___ Page extract ___

The coefficient of determination (R²) values for the final models (see Table 1) fitted to the real and simulated data sets are quite high, suggesting that the use of the constant N_e model should result in improved N_e estimates compared to the values calculated directly from the AMFS data in each station network.

The comparison of the fitted N_e values for the real data computed using Equation (1) and those by the spatial dependence Equation (2) are shown in Figure 4. The figure below illustrates that the scatter in the spatial dependence model estimates increases with increasing N. The scatter may also be attributed to natural and sampling variability from site to site, given that the concurrent record length for analysis was very modest. Figure 4 and Table 1 show the overall satisfactory performance of Equation (2), as far as practical application is concerned.

4. Results

4.1. Development and Calibration of LFRM for Australian Data

The selected Q_max (1 and 3) (i.e., the top 1 and 3 maximum data points from each station’s AMFS data, referred to as Q_max), are first standardised by the at-site average of the AMFS data (mean), and then plotted in the (CV, Q_max/mean) plane. Figure 5 shows such a plot for (1 and 3 max) the study data set, consisting of 626 data points (1 max), 1878 data points (3 max) from 626 sites, which suggests the following relationship:

\frac{Q_{\max}}{mean} = c + {α CV}^{ψ}

(3)

The coefficients (

c, α, and ψ

) of Equation (3) were estimated by the maximum likelihood method for each of the plots in Figure 5. The estimated coefficients, along with their R² values, are provided in Table 2.

___

▸ Stated exercise 1
Copy the records word for word, starting with the line containing "How far from the camera" and going on through the last line of the records.

___ Material for this task ___

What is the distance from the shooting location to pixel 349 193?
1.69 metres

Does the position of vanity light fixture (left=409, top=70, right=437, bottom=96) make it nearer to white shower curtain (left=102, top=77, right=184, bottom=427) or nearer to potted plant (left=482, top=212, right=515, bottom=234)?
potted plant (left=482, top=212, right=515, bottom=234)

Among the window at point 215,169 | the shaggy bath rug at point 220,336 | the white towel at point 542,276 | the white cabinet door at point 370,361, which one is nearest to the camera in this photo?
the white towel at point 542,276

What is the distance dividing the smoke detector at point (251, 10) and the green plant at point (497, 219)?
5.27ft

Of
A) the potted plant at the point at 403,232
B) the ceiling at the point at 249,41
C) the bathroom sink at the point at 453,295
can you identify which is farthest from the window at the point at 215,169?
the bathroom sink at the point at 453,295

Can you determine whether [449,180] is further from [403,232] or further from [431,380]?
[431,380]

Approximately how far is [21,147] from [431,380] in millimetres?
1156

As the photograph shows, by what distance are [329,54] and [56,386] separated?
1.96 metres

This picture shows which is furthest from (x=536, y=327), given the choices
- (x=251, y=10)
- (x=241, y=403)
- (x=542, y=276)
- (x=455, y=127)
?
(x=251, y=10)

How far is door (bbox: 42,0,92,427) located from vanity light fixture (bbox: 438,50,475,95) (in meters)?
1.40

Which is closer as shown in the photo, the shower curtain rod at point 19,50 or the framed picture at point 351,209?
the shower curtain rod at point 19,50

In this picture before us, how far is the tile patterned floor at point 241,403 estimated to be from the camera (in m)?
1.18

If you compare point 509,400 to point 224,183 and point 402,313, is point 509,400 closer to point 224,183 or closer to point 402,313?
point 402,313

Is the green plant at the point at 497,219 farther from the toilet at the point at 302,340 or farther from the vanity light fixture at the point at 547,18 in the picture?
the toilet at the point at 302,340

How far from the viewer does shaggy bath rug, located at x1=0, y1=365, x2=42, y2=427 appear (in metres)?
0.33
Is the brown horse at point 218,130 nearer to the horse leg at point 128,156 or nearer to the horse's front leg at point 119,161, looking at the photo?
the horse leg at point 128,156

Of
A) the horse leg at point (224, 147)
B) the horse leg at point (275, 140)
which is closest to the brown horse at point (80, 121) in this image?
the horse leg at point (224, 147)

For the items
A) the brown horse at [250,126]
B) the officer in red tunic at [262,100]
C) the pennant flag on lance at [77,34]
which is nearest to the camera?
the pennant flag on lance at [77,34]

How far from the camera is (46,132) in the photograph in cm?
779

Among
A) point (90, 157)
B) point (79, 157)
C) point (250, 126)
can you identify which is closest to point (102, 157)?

___

▸ Stated exercise 2
Pick up the passage on flood estimation from Australian station data where it stops, and continue it.

▸ Final answer 1
How far from the camera is (46,132) in the photograph in cm?
779

Among
A) point (90, 157)
B) point (79, 157)
C) point (250, 126)
can you identify which is closest to point (102, 157)?

▸ Final answer 2
The R² values in Table 2 suggest that the estimated coefficients provide a reasonably good fit to the experimental data; this is more evident, however, when pooling the top 1 AMFS. When pooling 3 top maxima, a greater scatter is noticed, as can be seen in Figure 5; this is also supported by the drop in R² value. An important note is made here on whether the weaker relationship with CV is compensated for later on by having additional data points to define the lower end of the distribution. What can be observed from Table 2 is that the exponent

ψ

is appreciably greater than unity (as would be the case for a Gumbel distribution for 1 maxima) and decreases slightly with the pooling of more data (i.e., 3 max).

Based on Figure 5, and assuming that a large part of the scatter can be explained by variations in the average recurrence interval (ARI/AEP) of the AMFS data, the best way to model the scatter is to search for a LFRM function in the form of:

\frac{Q_{\max}}{mean} = c + f (ARI) {CV}^{ψ}

(4)

where it is assumed that

f (ARI / AEP)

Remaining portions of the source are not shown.